2) Shut / No Shut of a port in the affected VLAN.
3) Removal and addition of the affected VLAN.
4) Reload of the switch with the issue.

Note that this workaround is temporary and the issue can come back again over time.

Further Problem Description:
"show platform software floodset vlan <>" and "show platform hardware floodset vlan <>" will be out of sync for the Unicast floodset.

The software unicast floodset will have all the required ports in specified vlan under it.
The hardware floodset may have no ports mapped or may have some ports missing.

paul driver · ‎10-31-2017

Hello

I encountered something extremely similar on a 4500 vss core which drove me crazy for a while, then it turned out to be this CSCue76243

res
Paul

Please rate and mark as an accepted solution if you have found any of the information provided useful.
This then could assist others on these forums to find a valuable answer and broadens the community’s global network.

Kind Regards
Paul

pp089x001 · ‎03-20-2018

Hi John
did you solve this problem?
I have a plant in critical situation due an exaclty problem like you.
Did you downgrade the IOS and solved the issue?
Thanks

John King · ‎03-21-2018

I did end up downgrading and the issue has not reoccured at all. I hope
your results match mine. At least it wasn't mass amounts of downtime, only
a restart of the switch after changing the boot image.

scotts1919 · ‎04-12-2018

what version did you downgrade to? What version are you currently running? We had similar issue running 3.8.3 and recently as of this am changed to 3.8.6. Waiting to see if issue manifests itself again.

John King · ‎05-01-2018

We downgraded to: cat4500e-universalk9.SPA.03.07.00.E.152-3.E.bin

So Version 3.07.00-E

jerrymatson1 · ‎05-01-2018

We are on the same "TAC" approved version but still suffering from this issue. We have a TAC case open now to see why. We are thinking of downgrading software.

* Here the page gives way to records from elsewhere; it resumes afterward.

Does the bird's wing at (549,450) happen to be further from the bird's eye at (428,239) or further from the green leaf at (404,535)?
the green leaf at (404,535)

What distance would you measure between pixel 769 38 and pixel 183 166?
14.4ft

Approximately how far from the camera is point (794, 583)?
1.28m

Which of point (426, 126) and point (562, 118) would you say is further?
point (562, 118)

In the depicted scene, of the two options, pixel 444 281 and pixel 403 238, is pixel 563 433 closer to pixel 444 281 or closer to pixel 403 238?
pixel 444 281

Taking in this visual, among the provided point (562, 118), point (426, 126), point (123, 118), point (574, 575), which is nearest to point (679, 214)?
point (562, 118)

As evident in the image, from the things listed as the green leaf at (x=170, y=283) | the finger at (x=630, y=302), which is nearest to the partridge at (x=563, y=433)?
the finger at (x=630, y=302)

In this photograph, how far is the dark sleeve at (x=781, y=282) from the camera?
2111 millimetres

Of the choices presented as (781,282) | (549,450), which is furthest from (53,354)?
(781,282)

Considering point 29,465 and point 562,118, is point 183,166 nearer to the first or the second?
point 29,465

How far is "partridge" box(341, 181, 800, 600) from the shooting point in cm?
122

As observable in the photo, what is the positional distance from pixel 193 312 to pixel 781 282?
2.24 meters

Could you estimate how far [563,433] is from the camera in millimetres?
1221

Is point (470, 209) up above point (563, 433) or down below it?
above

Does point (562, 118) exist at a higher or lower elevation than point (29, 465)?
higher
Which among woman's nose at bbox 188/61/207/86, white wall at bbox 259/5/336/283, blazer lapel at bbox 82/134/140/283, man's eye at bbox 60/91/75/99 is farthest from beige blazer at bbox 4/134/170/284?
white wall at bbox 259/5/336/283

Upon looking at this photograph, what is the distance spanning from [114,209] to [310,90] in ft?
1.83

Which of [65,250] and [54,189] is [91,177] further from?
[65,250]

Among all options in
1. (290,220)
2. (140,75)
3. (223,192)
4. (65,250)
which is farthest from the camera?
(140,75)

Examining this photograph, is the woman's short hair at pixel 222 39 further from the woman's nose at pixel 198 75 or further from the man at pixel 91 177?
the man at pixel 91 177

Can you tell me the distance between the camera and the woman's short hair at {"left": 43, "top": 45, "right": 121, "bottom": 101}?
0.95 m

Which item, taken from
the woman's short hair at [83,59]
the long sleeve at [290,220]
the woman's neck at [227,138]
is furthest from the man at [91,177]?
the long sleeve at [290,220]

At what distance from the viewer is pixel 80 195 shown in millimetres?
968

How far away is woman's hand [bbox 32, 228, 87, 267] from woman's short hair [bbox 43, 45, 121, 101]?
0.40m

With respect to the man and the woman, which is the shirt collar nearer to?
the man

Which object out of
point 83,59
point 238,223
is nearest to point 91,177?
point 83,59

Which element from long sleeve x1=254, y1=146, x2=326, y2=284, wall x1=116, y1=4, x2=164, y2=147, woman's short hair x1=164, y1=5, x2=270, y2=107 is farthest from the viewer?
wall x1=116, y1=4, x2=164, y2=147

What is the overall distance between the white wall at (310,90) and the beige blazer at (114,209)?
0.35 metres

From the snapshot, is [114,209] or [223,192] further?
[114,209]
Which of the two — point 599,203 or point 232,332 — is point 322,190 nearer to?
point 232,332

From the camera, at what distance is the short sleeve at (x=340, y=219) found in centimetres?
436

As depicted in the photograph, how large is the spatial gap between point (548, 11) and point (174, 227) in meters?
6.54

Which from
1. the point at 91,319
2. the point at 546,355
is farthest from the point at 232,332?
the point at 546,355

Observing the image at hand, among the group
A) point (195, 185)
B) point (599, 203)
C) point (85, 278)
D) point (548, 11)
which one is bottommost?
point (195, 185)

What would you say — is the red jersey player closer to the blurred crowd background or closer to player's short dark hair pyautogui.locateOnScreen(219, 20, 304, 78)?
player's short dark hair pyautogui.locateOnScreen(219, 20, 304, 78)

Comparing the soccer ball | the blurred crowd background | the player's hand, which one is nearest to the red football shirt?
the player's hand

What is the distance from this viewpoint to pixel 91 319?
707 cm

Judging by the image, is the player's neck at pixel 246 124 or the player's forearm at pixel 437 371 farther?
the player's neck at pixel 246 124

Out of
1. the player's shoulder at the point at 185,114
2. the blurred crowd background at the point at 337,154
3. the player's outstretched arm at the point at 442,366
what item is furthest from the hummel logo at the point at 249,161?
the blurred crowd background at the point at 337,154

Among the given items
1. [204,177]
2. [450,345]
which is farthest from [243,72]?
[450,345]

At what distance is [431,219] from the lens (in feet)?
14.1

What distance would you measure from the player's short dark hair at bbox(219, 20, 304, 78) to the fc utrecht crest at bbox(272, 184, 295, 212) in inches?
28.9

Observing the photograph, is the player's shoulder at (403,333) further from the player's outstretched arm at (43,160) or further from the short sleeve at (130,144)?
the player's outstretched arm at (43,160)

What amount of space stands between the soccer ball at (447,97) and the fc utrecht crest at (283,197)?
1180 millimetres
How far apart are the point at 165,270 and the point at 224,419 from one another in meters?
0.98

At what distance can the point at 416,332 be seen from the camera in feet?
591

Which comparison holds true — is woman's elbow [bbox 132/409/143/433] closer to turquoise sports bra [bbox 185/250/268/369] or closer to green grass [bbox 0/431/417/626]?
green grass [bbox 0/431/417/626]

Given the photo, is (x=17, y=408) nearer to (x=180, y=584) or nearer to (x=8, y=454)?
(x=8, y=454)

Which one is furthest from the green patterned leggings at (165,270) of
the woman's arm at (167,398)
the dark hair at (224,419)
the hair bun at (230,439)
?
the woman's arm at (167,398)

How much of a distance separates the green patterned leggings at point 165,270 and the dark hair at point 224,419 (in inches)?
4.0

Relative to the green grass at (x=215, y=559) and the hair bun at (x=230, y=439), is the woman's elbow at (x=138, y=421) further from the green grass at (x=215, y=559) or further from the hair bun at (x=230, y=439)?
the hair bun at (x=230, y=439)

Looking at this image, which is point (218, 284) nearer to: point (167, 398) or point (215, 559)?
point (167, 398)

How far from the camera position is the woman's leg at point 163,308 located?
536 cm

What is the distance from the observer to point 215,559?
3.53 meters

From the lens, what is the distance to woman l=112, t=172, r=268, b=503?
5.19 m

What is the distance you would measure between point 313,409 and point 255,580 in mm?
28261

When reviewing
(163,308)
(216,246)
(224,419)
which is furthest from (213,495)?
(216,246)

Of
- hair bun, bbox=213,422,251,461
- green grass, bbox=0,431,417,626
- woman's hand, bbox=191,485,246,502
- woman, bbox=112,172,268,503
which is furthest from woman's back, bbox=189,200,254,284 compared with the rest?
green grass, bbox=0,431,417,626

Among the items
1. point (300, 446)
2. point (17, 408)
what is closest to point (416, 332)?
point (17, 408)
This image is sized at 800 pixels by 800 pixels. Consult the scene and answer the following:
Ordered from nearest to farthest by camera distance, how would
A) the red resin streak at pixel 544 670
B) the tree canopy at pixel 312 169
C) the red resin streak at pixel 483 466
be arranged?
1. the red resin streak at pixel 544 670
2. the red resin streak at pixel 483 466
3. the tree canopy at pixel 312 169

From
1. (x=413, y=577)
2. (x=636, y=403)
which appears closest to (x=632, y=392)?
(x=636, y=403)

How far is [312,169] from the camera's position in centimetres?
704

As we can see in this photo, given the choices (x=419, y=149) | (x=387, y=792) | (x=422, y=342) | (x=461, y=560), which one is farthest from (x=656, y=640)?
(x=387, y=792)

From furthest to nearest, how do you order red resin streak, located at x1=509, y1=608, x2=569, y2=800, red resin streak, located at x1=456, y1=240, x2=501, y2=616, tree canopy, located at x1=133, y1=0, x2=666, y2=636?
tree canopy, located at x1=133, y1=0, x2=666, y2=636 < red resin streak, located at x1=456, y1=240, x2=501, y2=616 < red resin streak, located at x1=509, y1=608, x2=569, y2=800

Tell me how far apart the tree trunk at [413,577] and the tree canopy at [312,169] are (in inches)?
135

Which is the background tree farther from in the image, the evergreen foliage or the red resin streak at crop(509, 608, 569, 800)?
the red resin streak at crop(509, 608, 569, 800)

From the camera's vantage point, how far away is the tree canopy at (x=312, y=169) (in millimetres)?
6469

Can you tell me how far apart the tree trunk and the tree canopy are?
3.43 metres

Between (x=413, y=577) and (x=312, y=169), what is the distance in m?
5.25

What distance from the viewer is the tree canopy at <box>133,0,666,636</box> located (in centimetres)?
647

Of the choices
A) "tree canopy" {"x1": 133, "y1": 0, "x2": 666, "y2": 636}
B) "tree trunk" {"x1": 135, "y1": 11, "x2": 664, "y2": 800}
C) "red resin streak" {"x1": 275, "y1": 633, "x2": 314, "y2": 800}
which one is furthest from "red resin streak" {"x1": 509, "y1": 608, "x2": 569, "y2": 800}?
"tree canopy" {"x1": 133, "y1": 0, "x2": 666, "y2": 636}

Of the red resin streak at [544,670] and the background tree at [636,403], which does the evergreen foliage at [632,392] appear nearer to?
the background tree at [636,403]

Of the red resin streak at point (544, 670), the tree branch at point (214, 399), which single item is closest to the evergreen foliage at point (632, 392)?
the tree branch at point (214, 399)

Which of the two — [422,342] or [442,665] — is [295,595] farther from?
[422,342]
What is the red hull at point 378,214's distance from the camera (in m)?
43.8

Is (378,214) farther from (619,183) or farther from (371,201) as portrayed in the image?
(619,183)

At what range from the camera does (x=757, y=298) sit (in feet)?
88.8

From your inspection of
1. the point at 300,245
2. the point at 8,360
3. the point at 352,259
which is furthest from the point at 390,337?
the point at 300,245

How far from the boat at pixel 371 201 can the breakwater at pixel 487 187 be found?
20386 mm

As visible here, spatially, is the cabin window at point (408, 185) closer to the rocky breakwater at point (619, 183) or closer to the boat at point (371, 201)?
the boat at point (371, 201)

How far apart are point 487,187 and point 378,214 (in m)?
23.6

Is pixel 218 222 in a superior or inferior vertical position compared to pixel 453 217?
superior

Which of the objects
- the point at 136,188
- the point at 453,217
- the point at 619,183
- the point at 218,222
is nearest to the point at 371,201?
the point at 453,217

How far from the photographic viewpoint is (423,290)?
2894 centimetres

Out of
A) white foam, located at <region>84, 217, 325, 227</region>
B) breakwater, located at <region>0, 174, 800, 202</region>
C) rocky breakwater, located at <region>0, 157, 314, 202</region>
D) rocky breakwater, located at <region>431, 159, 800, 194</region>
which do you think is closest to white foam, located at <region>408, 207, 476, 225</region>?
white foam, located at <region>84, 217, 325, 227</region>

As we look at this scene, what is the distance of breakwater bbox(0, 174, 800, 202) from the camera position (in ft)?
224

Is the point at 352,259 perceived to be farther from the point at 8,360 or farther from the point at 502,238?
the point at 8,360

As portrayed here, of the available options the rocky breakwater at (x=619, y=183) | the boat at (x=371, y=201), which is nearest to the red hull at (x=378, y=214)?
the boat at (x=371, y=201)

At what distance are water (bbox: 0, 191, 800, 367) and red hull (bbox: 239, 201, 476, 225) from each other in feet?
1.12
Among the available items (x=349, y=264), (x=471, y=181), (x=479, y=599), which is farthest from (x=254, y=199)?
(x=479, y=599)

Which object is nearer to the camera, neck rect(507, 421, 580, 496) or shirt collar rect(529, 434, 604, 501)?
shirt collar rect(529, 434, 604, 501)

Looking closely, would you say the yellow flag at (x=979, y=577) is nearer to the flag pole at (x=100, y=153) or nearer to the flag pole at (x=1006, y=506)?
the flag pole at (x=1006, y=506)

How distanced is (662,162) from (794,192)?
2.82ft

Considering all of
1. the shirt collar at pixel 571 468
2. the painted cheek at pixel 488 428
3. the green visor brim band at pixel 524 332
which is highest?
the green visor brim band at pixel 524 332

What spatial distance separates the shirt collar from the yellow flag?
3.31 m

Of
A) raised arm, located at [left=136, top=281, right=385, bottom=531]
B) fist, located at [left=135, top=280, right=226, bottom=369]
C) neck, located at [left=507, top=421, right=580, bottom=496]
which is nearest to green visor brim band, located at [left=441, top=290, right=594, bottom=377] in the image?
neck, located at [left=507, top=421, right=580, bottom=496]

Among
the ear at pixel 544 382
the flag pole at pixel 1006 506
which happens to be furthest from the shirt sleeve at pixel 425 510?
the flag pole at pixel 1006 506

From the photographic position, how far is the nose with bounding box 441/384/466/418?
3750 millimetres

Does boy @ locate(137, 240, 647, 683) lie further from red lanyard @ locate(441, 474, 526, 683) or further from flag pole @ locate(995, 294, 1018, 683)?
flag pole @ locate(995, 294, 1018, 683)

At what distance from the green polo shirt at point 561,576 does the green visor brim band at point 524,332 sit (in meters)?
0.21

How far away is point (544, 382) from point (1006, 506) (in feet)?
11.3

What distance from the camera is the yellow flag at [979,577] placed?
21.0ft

For a bit of clarification, before the 3.09.02E patch was applied we had issues with IPs on the same VLAN between switches connected to the 4500x core (the core itself could reach everything just fine). After the 3.09.02E patch was applied the problem was resolved on directly connected switches but was still a problem for indirectly connected switches daisy chained downstream from the 4500x.

System image file is "bootflash:cat4500e-universalk9.SPA.03.09.02.E.152-5.E2.bin" <--- Still broken for us.

John King · ‎05-01-2018

Not the best situation there. Is there a later version of the image you could use? If you can reliably reproduce the error you could test with a downgraded version maybe. Your situation seems slightly different to what we were experiencing from your description. We had issues between different VLANs not on the same VLAN.